Alert configuration is where most monitoring setups go wrong. Engineers spend time setting up monitors and then configure alerts with default settings — which almost always produces too much noise. After a week of false alarms, the team starts ignoring alerts, and when a real incident hits, nobody notices. Here's how to configure alerts that actually work.
The Alert Quality Litmus Test
Before configuring any alert, answer three questions:
- If this fires at 3 AM, what exact action should the on-call engineer take?
- Does this alert firing directly indicate user impact?
- Will this alert fire for transient, self-resolving issues?

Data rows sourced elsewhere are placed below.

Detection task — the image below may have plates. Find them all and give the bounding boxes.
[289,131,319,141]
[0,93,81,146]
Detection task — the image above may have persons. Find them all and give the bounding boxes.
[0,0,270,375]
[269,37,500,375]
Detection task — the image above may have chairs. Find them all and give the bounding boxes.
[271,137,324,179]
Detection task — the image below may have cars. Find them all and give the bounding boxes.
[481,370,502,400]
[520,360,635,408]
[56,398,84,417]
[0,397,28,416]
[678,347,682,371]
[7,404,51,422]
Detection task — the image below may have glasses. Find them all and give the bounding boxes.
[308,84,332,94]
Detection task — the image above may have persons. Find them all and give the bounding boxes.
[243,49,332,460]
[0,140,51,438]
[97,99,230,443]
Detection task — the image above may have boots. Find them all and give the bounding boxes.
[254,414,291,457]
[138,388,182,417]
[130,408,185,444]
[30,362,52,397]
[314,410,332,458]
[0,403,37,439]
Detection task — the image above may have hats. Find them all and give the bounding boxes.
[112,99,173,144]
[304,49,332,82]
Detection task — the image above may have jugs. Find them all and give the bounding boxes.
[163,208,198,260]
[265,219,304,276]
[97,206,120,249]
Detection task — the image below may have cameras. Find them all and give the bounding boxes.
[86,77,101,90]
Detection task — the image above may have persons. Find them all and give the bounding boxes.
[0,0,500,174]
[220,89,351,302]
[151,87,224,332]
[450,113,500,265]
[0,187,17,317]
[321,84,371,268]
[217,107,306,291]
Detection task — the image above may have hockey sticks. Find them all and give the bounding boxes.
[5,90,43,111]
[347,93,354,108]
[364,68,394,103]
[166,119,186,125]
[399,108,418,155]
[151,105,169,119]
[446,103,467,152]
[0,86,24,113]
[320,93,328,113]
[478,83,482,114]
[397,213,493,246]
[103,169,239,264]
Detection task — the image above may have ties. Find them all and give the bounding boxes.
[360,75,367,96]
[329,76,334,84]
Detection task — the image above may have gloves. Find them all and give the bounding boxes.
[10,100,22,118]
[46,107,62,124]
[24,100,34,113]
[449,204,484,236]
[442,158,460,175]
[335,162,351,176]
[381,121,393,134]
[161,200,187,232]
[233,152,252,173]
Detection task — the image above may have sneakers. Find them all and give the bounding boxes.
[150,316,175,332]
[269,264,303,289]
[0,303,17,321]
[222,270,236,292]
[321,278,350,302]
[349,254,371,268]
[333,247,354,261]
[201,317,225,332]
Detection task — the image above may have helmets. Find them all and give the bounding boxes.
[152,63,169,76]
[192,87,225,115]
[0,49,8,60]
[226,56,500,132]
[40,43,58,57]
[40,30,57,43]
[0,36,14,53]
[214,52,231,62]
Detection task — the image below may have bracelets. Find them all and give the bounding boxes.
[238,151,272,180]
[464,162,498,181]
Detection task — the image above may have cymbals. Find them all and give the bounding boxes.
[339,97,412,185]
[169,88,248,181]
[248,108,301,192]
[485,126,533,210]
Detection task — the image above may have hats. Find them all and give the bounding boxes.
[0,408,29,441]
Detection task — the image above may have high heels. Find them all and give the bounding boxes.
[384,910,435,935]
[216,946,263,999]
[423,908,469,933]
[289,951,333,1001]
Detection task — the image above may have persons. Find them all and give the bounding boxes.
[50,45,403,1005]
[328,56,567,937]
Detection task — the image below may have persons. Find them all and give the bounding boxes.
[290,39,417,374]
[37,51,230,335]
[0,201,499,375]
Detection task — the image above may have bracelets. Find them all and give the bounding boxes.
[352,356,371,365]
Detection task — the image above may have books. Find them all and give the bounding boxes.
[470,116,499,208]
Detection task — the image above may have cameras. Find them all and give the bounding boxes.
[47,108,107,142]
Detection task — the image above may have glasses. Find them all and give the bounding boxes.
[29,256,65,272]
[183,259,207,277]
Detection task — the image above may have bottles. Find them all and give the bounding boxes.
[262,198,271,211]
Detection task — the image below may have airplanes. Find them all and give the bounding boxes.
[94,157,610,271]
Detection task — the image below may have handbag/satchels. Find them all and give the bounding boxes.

If you can't answer question 1 clearly, the alert shouldn't page. If the answer to question 2 is "not necessarily," reconsider whether it should be a critical alert. If question 3 is "probably yes," add duration requirements.
Setting Alert Thresholds
Thresholds should be based on data, not guesswork.
Step 1: Establish Baselines
Run your monitors for 2-4 weeks before configuring alerts. Collect baseline data:
# Analyze baseline to set thresholds
def calculate_alert_thresholds(historical_data, percentile_threshold=0.99):
"""
Calculate alert thresholds based on historical performance.
Default: Set threshold at 99th percentile (1% of checks exceed threshold)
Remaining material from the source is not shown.